--- Problem requirements ---
Retype the listing below verbatim, beginning at the line that contains "How far from" and continuing through the end of the listing, with both ends included.

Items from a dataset
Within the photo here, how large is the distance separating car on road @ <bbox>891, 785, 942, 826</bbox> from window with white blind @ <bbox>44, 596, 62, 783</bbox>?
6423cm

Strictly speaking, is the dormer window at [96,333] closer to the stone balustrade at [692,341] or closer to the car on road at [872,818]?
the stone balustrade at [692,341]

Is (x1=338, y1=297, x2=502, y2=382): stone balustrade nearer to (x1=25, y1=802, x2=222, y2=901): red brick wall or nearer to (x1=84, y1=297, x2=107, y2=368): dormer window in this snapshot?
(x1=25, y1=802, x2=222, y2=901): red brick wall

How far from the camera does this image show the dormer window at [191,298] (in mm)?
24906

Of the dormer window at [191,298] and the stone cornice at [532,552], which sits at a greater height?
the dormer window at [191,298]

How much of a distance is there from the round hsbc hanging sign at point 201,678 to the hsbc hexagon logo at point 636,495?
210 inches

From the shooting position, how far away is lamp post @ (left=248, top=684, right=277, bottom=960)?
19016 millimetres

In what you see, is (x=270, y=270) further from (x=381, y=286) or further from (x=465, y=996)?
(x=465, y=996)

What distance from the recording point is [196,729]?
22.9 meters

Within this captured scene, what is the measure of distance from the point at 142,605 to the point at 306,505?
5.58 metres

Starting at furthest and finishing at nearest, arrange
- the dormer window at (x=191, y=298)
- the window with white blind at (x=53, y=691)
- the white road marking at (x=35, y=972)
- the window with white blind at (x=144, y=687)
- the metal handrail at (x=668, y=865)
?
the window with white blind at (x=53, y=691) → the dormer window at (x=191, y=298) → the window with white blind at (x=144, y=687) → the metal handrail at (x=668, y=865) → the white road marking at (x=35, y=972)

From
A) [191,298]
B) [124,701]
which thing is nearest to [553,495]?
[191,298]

--- Correct response ---
How far from the camera does this image show the dormer window at [191,298] (in mm)?
24906

Of the dormer window at [191,298] and the stone cornice at [532,552], which sits at a greater height?
the dormer window at [191,298]

How much of a distance is there from the round hsbc hanging sign at point 201,678 to the hsbc hexagon logo at point 636,495?
210 inches

From the shooting position, how far away is lamp post @ (left=248, top=684, right=277, bottom=960)?
19016 millimetres

In what you see, is (x=270, y=270) further from (x=381, y=286) or further from (x=465, y=996)?
(x=465, y=996)

What distance from the recording point is [196,729]?
22.9 meters

Within this captured scene, what is the measure of distance from the point at 142,605 to the point at 306,505?
5.58 metres

Starting at furthest and finishing at nearest, arrange
- the dormer window at (x=191, y=298)
- the window with white blind at (x=53, y=691)
- the white road marking at (x=35, y=972)
- the window with white blind at (x=144, y=687)
- the metal handrail at (x=668, y=865)
?
the window with white blind at (x=53, y=691) → the dormer window at (x=191, y=298) → the window with white blind at (x=144, y=687) → the metal handrail at (x=668, y=865) → the white road marking at (x=35, y=972)

From
A) [191,298]
B) [124,701]
which thing is nearest to [553,495]?
[191,298]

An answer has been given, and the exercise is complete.